The symptoms of this addiction are twofold. Firstly, we have accustomed our minds to crave the chemical rush that lust gives us, in the same way that an alcoholic craves alcohol. We have often learned to use lust as a drug for self-soothing purposes. We crave to ‘lose ourselves’ in lust to ‘medicate’ our feelings of inadequacy, guilt and depression, or even simply as an escape from the realities of life. The second symptom of the addiction is that stimulation triggers a much stronger arousal for addicts than it does in normal people. We have become hypersensitive to stimulation, to the point that we feel powerless when faced head-on with lust. This is actually a medical/psychological condition that can be tested through scientific devices. In the mind of someone with this condition, the dopaminergic pleasure pathways in the brain are triggered much faster and more intensely than in normal people.
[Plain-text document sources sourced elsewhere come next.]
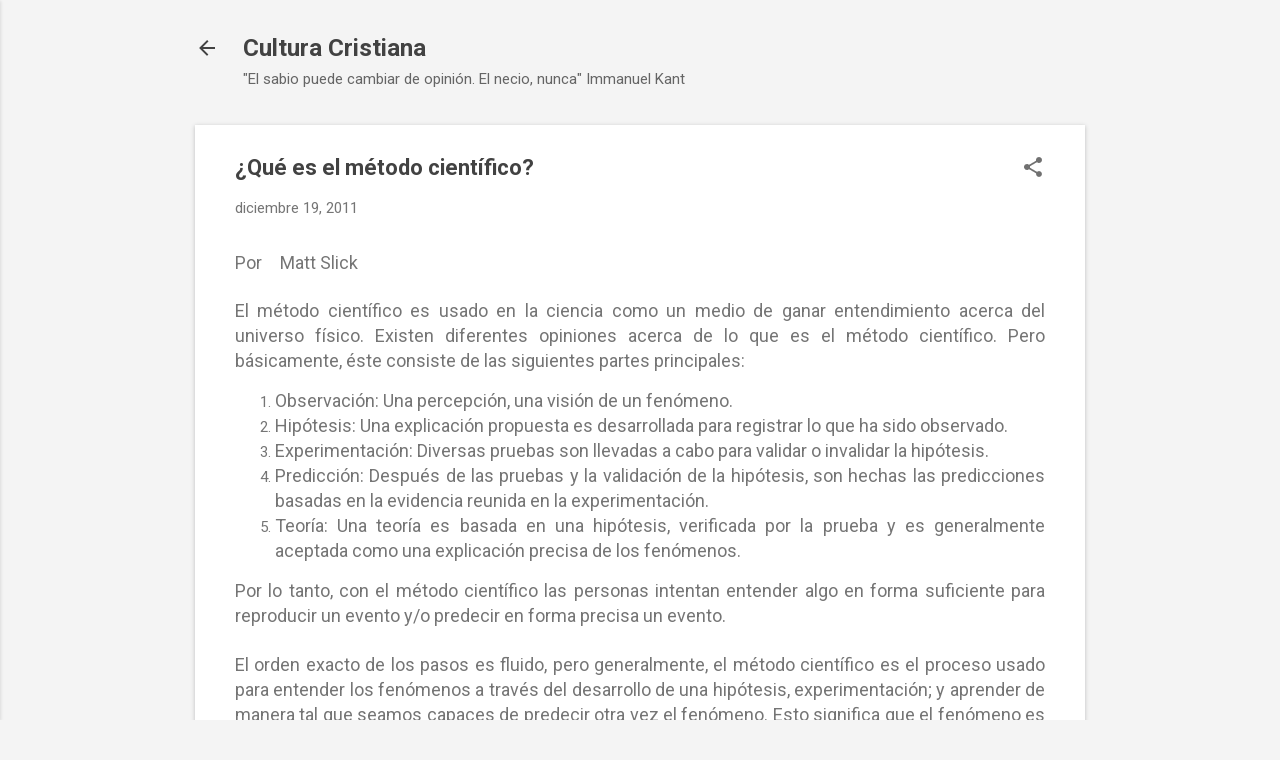

--- FILE ---
content_type: text/html; charset=UTF-8
request_url: http://www.culturadelcristiano.com/b/stats?style=BLACK_TRANSPARENT&timeRange=ALL_TIME&token=APq4FmAGalKmUVNGoIjB3DsoJb0Tk9qEX-RVuL3iXuoRBOjnbHs8H_b1PWfeKC1aaH8acwM6EWK1RKN5IAjZ1wLnL-Bdx_pyYg
body_size: 259
content:
{"total":934835,"sparklineOptions":{"backgroundColor":{"fillOpacity":0.1,"fill":"#000000"},"series":[{"areaOpacity":0.3,"color":"#202020"}]},"sparklineData":[[0,9],[1,7],[2,4],[3,7],[4,8],[5,12],[6,23],[7,10],[8,7],[9,14],[10,45],[11,11],[12,14],[13,22],[14,11],[15,14],[16,20],[17,15],[18,25],[19,17],[20,11],[21,8],[22,14],[23,3],[24,48],[25,14],[26,32],[27,99],[28,51],[29,3]],"nextTickMs":514285}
It is important to understand that as an addiction, this is not something we can remove by simply talking ourselves out of it. A therapist may be able to help us discover why we became addicted in the first place, but that alone is not enough. Now that we have these pathways engrained in our minds, all the understanding in the world won't change the fact that we have this problem, in the same way that understanding a broken leg won't heal it. It is also important to understand that once the addiction has advanced to a certain level, it will likely be there for life, as the saying goes: “Once an addict, always an addict.” What that means is that once we have trained our minds to use lust as a type of drug, we must learn to keep far away from lust. And no matter how much progress we might think we’ve made in this struggle, once we let ourselves take that first “drink”, we will feel powerless all over again. In the 12-Step literature, the addiction is compared to an allergy. If someone has an allergic reaction to peanuts for example, they can’t get close to them without getting an allergic reaction. And even if they haven’t had peanuts in 20 years, the moment they ingest peanuts again the allergic reaction will return in full force!
As one of the 12-Step pamphlets says:
Lusting, for us, is like riding a roller coaster. Once started, it is nearly impossible to stop. Therefore, lust must be stopped where it begins, with the first drink. Getting out from under the influence of lust, therefore, requires us to avoid getting on board in the first place.
Our addiction to lust is like the alcoholic’s problem with alcohol. Just as the alcoholic cannot tolerate one drink of alcohol, we cannot tolerate even the smallest drink of lust. Lust always leads to more lust, eventually making us drunk with it. Once drunk, the urge to act out is impossible to resist. Just a little lusting simply doesn’t work for us.
But as scary as all this may seem, it is not really so bad. Someone who has a chronic iron deficiency can still lead a perfectly normal life, as long as they take his daily iron pill. Someone who has diabetes can also be fine, as long as they take their insulin. So too with us; we may have a type of disease but there are many techniques that can be used as our “medication" every day, to keep the addiction in check.
Instead of the standard Teshuvah model, we need to begin to change our entire attitude. We learn the tools and techniques of how to sidestep the lust instead of trying to fight it head on. And we learn how to give our will over to Hashem and live with His help, instead of trying to use our own strengths to fight something that is stronger than us.